在文學的花園裡,譯者就像是看不見的存在,他們願意平淡無奇,默默地工作,以普通人難以想象的熱情,將另乙個文明的成就介紹給中國。 在熱切渴望開啟看世界的視窗的時代,嚴復、傅磊、朱勝昊、何兆武、曹穎等人的譯本都受到稱讚,而隨著觸世聞風、將外國經典翻譯成中文的方式越來越多,我們記憶中、尊敬的譯者文學譯者越來越少。 近日,著名翻譯家李文軍(93歲)和楊毅先生(103歲)相繼離世,讓我們把目光投向了低調的文學翻譯家,也喚起了我們逐漸遺忘的對文學翻譯家的敬意。
魯迅曾稱那些研究和翻譯外國文化的人為“盜火賊”,暗示普羅公尺修斯為中國偷走了“天火”。 改革開放初期,沉寂已久的中國文學迎來了永珍復興的契機,經歷了前所未有的時期,李文軍和楊毅兩位譯者就扮演了這樣的角色。 1979年,時任《世界文學》編輯的李文軍將卡夫卡的《變形記》翻譯成中國,用象徵主義和細緻的描述,藝術地重構了“人變成甲蟲事件”,給飢腸轆轆的中國文學界帶來了強烈的震撼,成為西方現代文學大規模翻譯的里程碑事件。 作為五四運動的同行,楊力先生率先翻譯了《呼嘯山莊》,她的代表性譯本在1980年回歸人們的視野後備受追捧,該書多次重印多年,為無數中國人開啟了通往世界文學的大門。 在這個由廣大作家和翻譯家創造的繁榮時代,李文軍先生和楊毅先生翻譯和介紹的大量西方文學作品給中國文壇帶來了強烈的碰撞和衝擊,引發了莫言、於華、蘇童等一代作家對中國文學的反思, 從而喚醒和啟用他們記憶深處的人生洞見和創作靈感,進而開啟中國作家新的文學之旅。
毛盾曾說過,“文學的翻譯就是用另一種語言傳達原著的意境,讓讀者在閱讀譯文時,能像在讀原著一樣,獲得同樣的靈感、感動和美好的感受。 但是,要想將誕生於不同文化土壤中的文學經典轉化為另一種語言,譯者不僅要有選擇作者的敏銳眼光,要有極高的外語水平和文學素養,還要讓譯者具備吃苦耐勞的性格, 寂寞和貧窮,這樣才有可能創造出與原作的思想水平和藝術技巧相當的翻譯。
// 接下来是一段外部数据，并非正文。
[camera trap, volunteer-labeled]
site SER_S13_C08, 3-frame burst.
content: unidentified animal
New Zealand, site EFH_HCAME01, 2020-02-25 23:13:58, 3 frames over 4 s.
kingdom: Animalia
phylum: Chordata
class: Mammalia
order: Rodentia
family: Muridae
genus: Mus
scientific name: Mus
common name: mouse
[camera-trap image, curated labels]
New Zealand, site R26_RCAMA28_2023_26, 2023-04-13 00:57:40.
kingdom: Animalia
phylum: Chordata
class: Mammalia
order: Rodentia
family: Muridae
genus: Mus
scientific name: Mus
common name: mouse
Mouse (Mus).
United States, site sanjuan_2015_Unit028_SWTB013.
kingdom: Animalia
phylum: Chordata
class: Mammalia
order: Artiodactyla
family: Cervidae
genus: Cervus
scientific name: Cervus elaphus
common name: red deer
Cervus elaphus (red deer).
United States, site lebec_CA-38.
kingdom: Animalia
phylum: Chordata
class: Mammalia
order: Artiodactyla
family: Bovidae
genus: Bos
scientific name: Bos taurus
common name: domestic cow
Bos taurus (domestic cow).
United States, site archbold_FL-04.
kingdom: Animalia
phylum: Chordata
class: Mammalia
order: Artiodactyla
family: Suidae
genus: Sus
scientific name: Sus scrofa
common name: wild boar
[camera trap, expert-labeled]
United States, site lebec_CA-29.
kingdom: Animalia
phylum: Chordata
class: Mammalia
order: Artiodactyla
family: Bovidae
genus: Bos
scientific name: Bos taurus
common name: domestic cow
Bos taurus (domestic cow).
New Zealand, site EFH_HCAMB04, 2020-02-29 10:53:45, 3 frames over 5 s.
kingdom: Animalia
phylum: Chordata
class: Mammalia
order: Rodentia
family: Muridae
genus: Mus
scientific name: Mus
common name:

諾貝爾文學獎得主福克納的作品是出了名的難懂,李文軍是第一位向中國讀者介紹福克納的譯者。 在《臨死時》《去吧,摩西》等最難的作品中,他一天只能翻譯幾百字,又因過度勞累而病重,光是就接到了五份病危通知書,最終以令人欽佩的勇氣和毅力啃下了這塊“硬骨頭”,翻譯了與福克納有關的數百萬字。 而楊毅先生,同樣閃耀著譯者的光芒,《呼嘯山莊》是她的第一部翻譯作品,在這本《呼嘯山莊》被梁士秋譯成《咆哮的高地》之前,她琢磨了很久,覺得缺少了一點品味,最後改名為《呼嘯山莊》,她的譯本至今仍是這部名作最經典的譯本之一。 步入老年後,她完成了《純真與經驗之歌》、《我赤身裸體:羅丹傳》等書籍的翻譯,充滿活力和力量。 李文軍、楊毅先生等譯者,帶著一代又一代的讀者去欣賞遠方的風景,和一代又一代的讀者一起看麥田,使我們的閱讀和精神生活更加充實和豐富。
對於任何乙個作家來說,在異國他鄉擁有這樣的譯者都是一種福氣,對於任何乙個讀者來說,遇到優秀譯者的辛勤翻譯更是幸運,他們用精湛的翻譯讓我們理解了作者的“聲音”,我們可以從他們的生活經歷中獲得無窮無盡的靈感。 不要難過,他們將永遠“生活”在文學的殿堂裡,閱讀是他們最好的懷舊之情,他們永遠不會消失。